French engineer Robert Gibrat (1904-1980) studied the size distribution of French manufacturers and proposed a law of proportionate effect. Gibrat’s law states that a firm’s growth rate is unrelated to its size. In other words, there is no efficient scale of production. Small firms grow and decay at the same rate as large firms – and vice versa. If a fortunate firm strings together multiple growth periods, it can grow exponentially larger than most of its competitors. Balthrop finds that Gibrat’s law applies to the American trucking industry, with its handful of giant firms and thousands of dwarf firms.
Gibrat’s law can produce a discrepancy in firm size that is best approximated using Zipf’s distribution. Zipf’s distribution is “a power law in which the probability of observing a firm of a certain size is inversely proportional to that size.” It was popularized by American linguist George Kingsley Zipf (1902-1950). He found that a relatively small number of words are used very frequently, while the vast majority are rarely used. More specifically, Zipf showed that the frequency with which any word is used is inversely proportional to its rank in the frequency table. So the second most common word is used 1/2 as often as the most common word, the third most common word is used 1/3 as often as the most common word, the 2,000th most common word is used 1/2000 as often as the most common word, and so on. Interestingly, Zipf’s distribution applies to every language. It also applies to disparate phenomena including city population rankings, corporation size, income rankings, and television viewership ratings.

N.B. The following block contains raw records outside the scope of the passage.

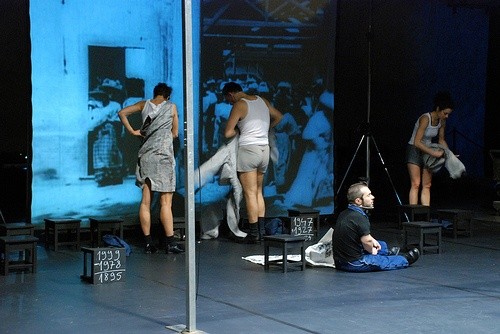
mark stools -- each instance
[262,234,307,273]
[44,218,83,253]
[398,205,432,231]
[0,221,35,256]
[0,235,39,276]
[437,208,473,240]
[402,221,442,255]
[80,247,127,285]
[287,209,320,238]
[172,216,185,239]
[89,217,125,248]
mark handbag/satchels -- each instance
[102,234,130,256]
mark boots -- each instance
[240,222,260,244]
[257,216,266,240]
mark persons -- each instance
[408,98,453,222]
[87,78,335,215]
[332,183,420,272]
[118,83,186,253]
[222,82,283,243]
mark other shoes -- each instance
[167,245,185,254]
[404,248,419,265]
[145,244,159,254]
[388,246,400,257]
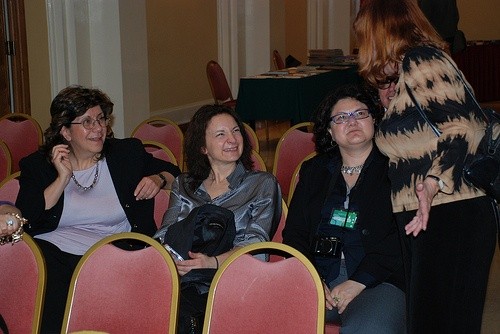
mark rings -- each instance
[50,154,54,156]
[333,297,339,303]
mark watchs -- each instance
[157,173,168,189]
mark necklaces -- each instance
[70,159,99,190]
[341,164,363,175]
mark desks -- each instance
[235,52,367,150]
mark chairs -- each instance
[204,60,271,141]
[272,49,285,71]
[0,112,345,334]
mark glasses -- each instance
[376,76,400,89]
[329,108,371,124]
[69,115,111,130]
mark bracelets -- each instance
[5,211,28,245]
[213,255,219,270]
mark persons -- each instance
[15,86,181,334]
[144,102,282,334]
[281,85,406,334]
[351,0,500,334]
[0,199,31,334]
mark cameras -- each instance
[310,236,343,257]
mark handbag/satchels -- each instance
[463,115,500,206]
[0,212,28,245]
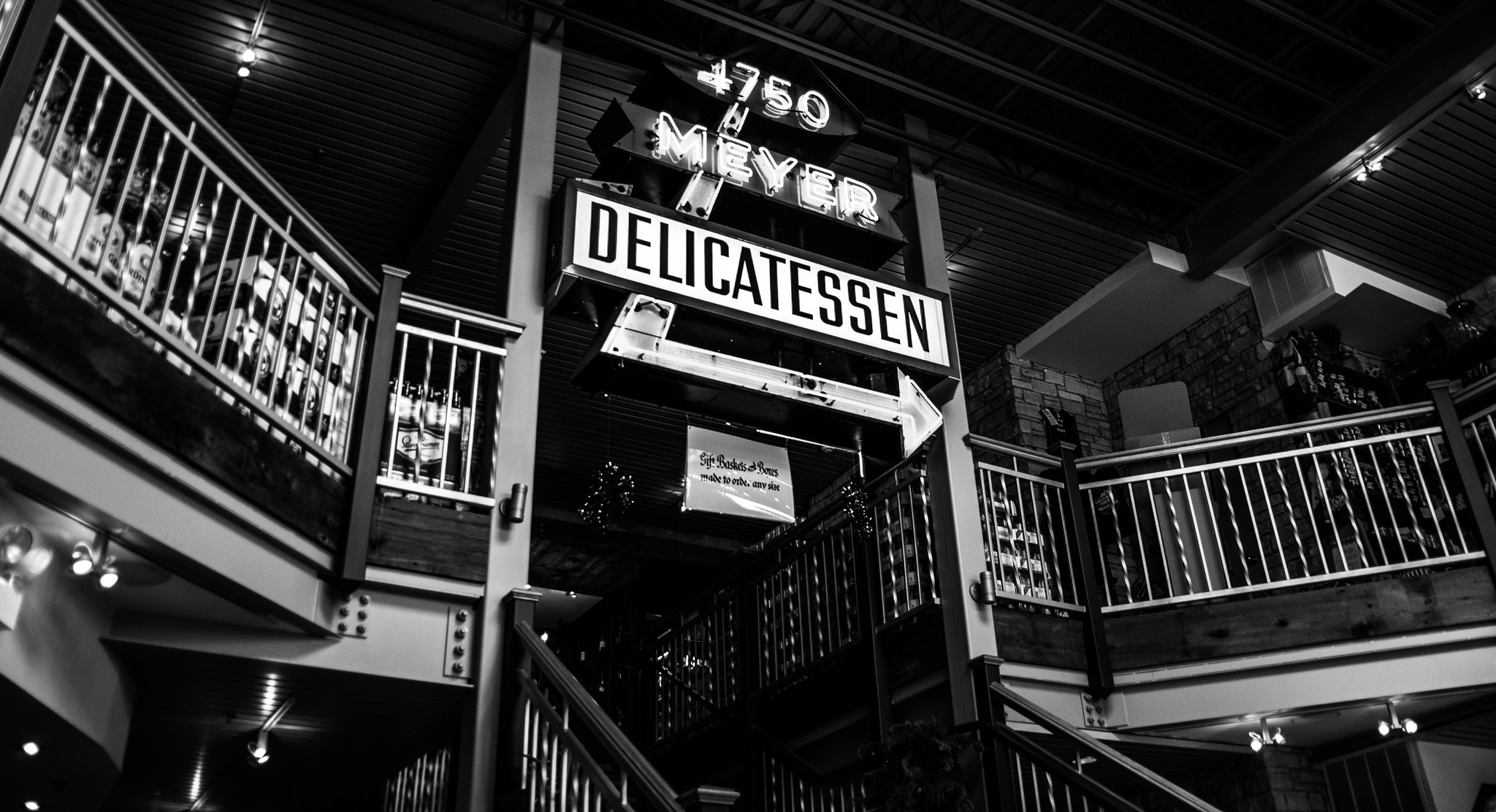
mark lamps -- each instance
[244,731,270,767]
[1246,720,1288,753]
[1354,157,1383,182]
[1375,700,1419,737]
[1,522,54,589]
[233,41,257,80]
[65,539,123,591]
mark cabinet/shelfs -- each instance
[1268,339,1464,574]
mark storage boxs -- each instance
[873,465,1055,619]
[0,100,479,512]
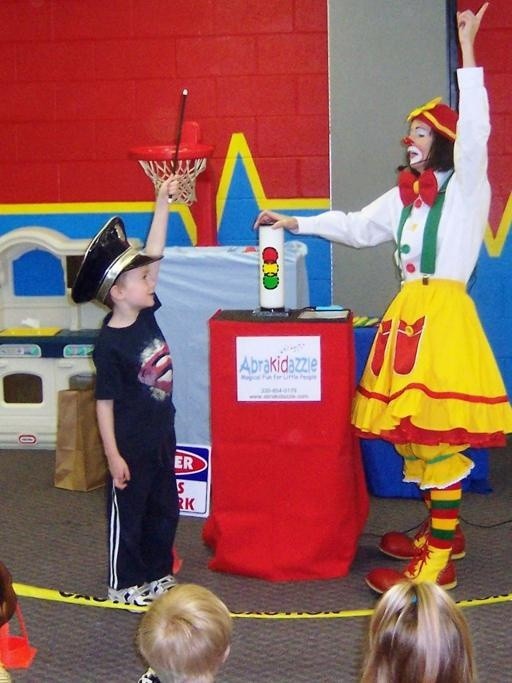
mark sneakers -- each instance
[108,572,178,613]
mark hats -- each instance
[71,216,164,305]
[413,103,459,144]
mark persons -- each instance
[359,582,476,681]
[137,583,232,682]
[252,0,512,594]
[70,174,181,606]
[2,560,18,683]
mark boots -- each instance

Using 2016 Federal Motor Carrier Safety Administration statistics, Balthrop shows that Zipf’s distribution also offers a way to understand American trucking firm size (See the figure below). He finds that trucking firm size is even more skewed than other researchers have suggested. A relatively small number of firms account for most trucks and drivers on the road, but those massive firms account for a fraction of the total number of American carriers. Moreover, the distribution of firms is highly disperse, making it nearly impossible to characterize the “average” American carrier.

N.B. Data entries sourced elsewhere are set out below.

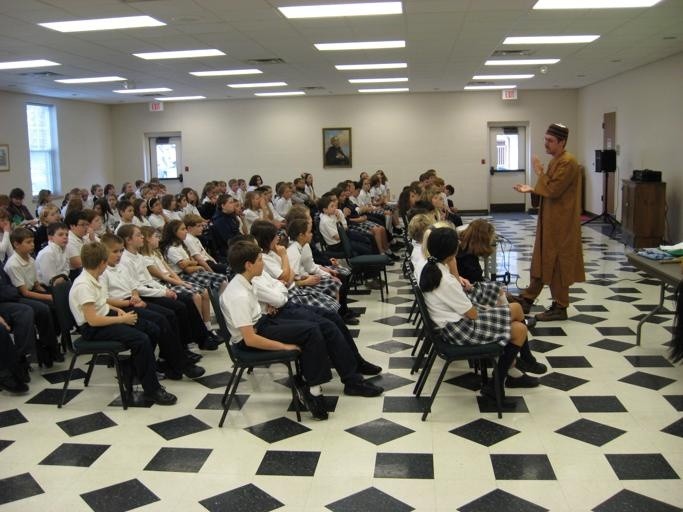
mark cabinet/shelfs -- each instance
[620,178,682,255]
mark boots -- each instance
[514,318,548,376]
[478,341,519,409]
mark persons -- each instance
[324,134,350,164]
[398,169,539,402]
[218,168,404,419]
[1,172,320,405]
[508,122,586,321]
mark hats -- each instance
[544,121,570,140]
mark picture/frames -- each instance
[322,127,353,170]
[1,144,10,170]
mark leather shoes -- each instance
[506,293,534,315]
[141,384,178,406]
[534,301,569,321]
[116,359,137,394]
[154,326,226,381]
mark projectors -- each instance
[456,224,470,239]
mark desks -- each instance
[624,248,682,353]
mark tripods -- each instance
[581,172,621,234]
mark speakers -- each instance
[595,150,616,172]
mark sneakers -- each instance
[340,308,361,325]
[35,340,63,369]
[341,356,386,398]
[300,380,329,421]
[504,355,540,389]
[364,276,387,290]
[385,226,406,266]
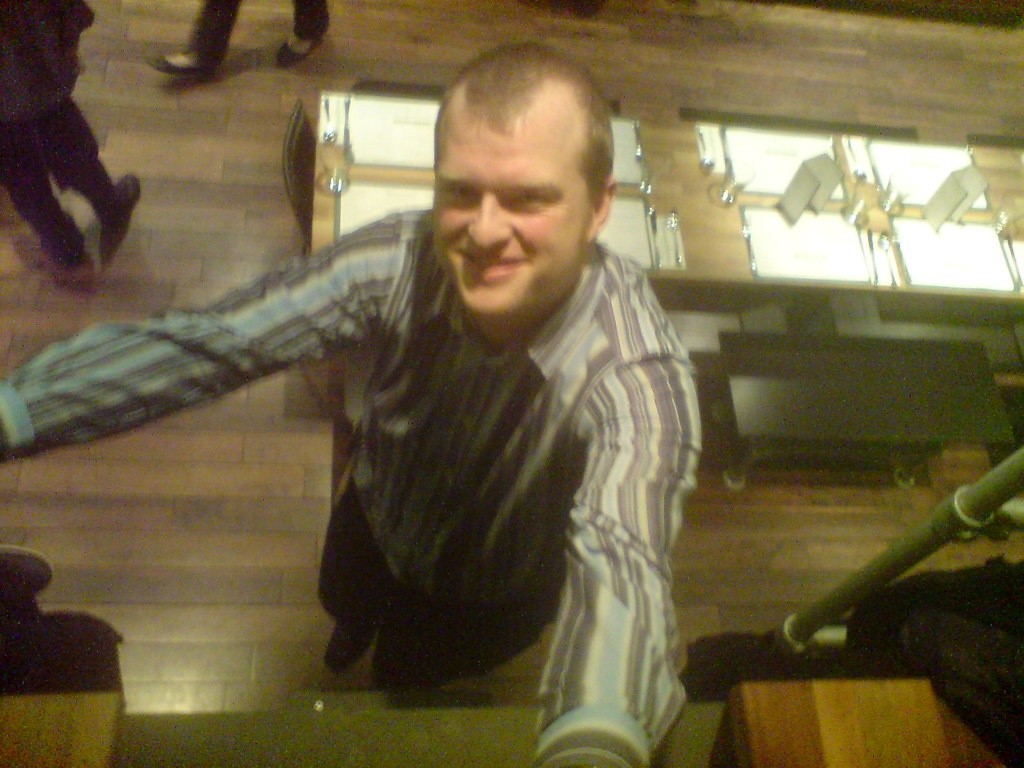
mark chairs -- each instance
[281,98,315,255]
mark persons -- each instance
[0,0,332,264]
[0,40,703,768]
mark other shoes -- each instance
[103,173,139,226]
[276,33,320,62]
[38,237,82,265]
[146,50,215,76]
[325,617,378,671]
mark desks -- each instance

Balthrop’s article has implications for both shippers and policymakers. It shows shippers the fragility inherent in the trucking industry. With so few firms accounting for most trucking capacity, a disruption in one of those firms would be much more difficult to offset than it would if carrier size were more evenly distributed. Balthrop’s study may also support regulators’ targeting of larger firms for enforcement. By assuring that relatively few large firms are following maintenance, hours-of-service, and emissions guidelines, regulators can cover the majority of the industry’s drivers and trucks.
Read the full article in Empirical Economics.
This graph depicts the probability of observing a firm of a certain size on its y-axis, while the x-axis shows carrier size as measured by number of drivers. The black circles represent data from the 2016 Federal Motor Carrier Safety Administration Census. The graph shows that while the overwhelming majority of carriers are small, the large firms are so large that they account for a significant share of driver employment – despite being much rarer than small carriers. Note that the Zipf distribution (blue line) fits the data much better than does the best-fitting distribution with an exponential tail (red line). This is partly because the Zipf distribution predicts very large firms to be much more common than does a distribution with an exponential tail.